急激に明るくなった視界に、私は眩しくて目を細めてしまう。
全身に降り注ぐ太陽の光が温かい。
「こっちです!琴音さん!」
「えっ?」
いつの間に移動したのか、惣介さんは2メートル先にいて。
私に向かって手招く。
惣介さんの向こう側を見ると、そこには。
「海……!」
私は惣介さんが立っていた手すりに近付き、その光景を眺める。
太陽の光でキラキラと光る水面が眩しい。
私たちが辿り着いた場所は高台の展望台で、まるでオモチャみたいな街並みと、その向こうには真っ青な海と水色の空が広がる。
「……綺麗」
「でしょう?街並みが小さいおもちゃみたいなのもなかなか可愛くていいんですよね。こう手に取れちゃいそうな感覚がします」
惣介さんが手を伸ばして掴むような動作をするのがかわいくて、私も真似して手を伸ばす。
「じゃあ、私はあの赤いタワーを掴んじゃいます」
「あっ、取られちゃいましたか……じゃあ、俺はあの真っ白な灯台にします」
「灯台もいいですね~。

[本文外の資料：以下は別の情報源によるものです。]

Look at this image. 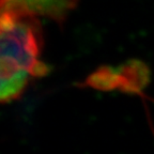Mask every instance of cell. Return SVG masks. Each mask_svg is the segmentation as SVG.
Masks as SVG:
<instances>
[{
	"label": "cell",
	"instance_id": "obj_3",
	"mask_svg": "<svg viewBox=\"0 0 154 154\" xmlns=\"http://www.w3.org/2000/svg\"><path fill=\"white\" fill-rule=\"evenodd\" d=\"M36 15L62 22L75 8L77 0H19Z\"/></svg>",
	"mask_w": 154,
	"mask_h": 154
},
{
	"label": "cell",
	"instance_id": "obj_2",
	"mask_svg": "<svg viewBox=\"0 0 154 154\" xmlns=\"http://www.w3.org/2000/svg\"><path fill=\"white\" fill-rule=\"evenodd\" d=\"M119 90L125 93H140L150 82V70L140 61H128L118 70Z\"/></svg>",
	"mask_w": 154,
	"mask_h": 154
},
{
	"label": "cell",
	"instance_id": "obj_1",
	"mask_svg": "<svg viewBox=\"0 0 154 154\" xmlns=\"http://www.w3.org/2000/svg\"><path fill=\"white\" fill-rule=\"evenodd\" d=\"M38 15L19 0H1L0 102L10 104L24 94L34 78L43 38Z\"/></svg>",
	"mask_w": 154,
	"mask_h": 154
},
{
	"label": "cell",
	"instance_id": "obj_4",
	"mask_svg": "<svg viewBox=\"0 0 154 154\" xmlns=\"http://www.w3.org/2000/svg\"><path fill=\"white\" fill-rule=\"evenodd\" d=\"M85 85L100 91H111L117 88L119 89V73L118 71L113 70L112 67H100L87 78Z\"/></svg>",
	"mask_w": 154,
	"mask_h": 154
}]
</instances>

てっぺんに光が反射して綺麗」
「こんなに簡単に掴めちゃうと、自分が巨人になった気がしてきますよね」
「ふふっ、確かに!あ、でも、私にとっては惣介さんはいつも巨人ですよ?」
「え、そうですか?」
街並みに顔を向けていた惣介さんが、私にその目線を移す。
ほら、見下ろされてる。
そして、私は見上げる。
キョトンとしている惣介さんの表情がかわいいと思いながら、手を上に伸ばして惣介さんの頭の高さまで上げた。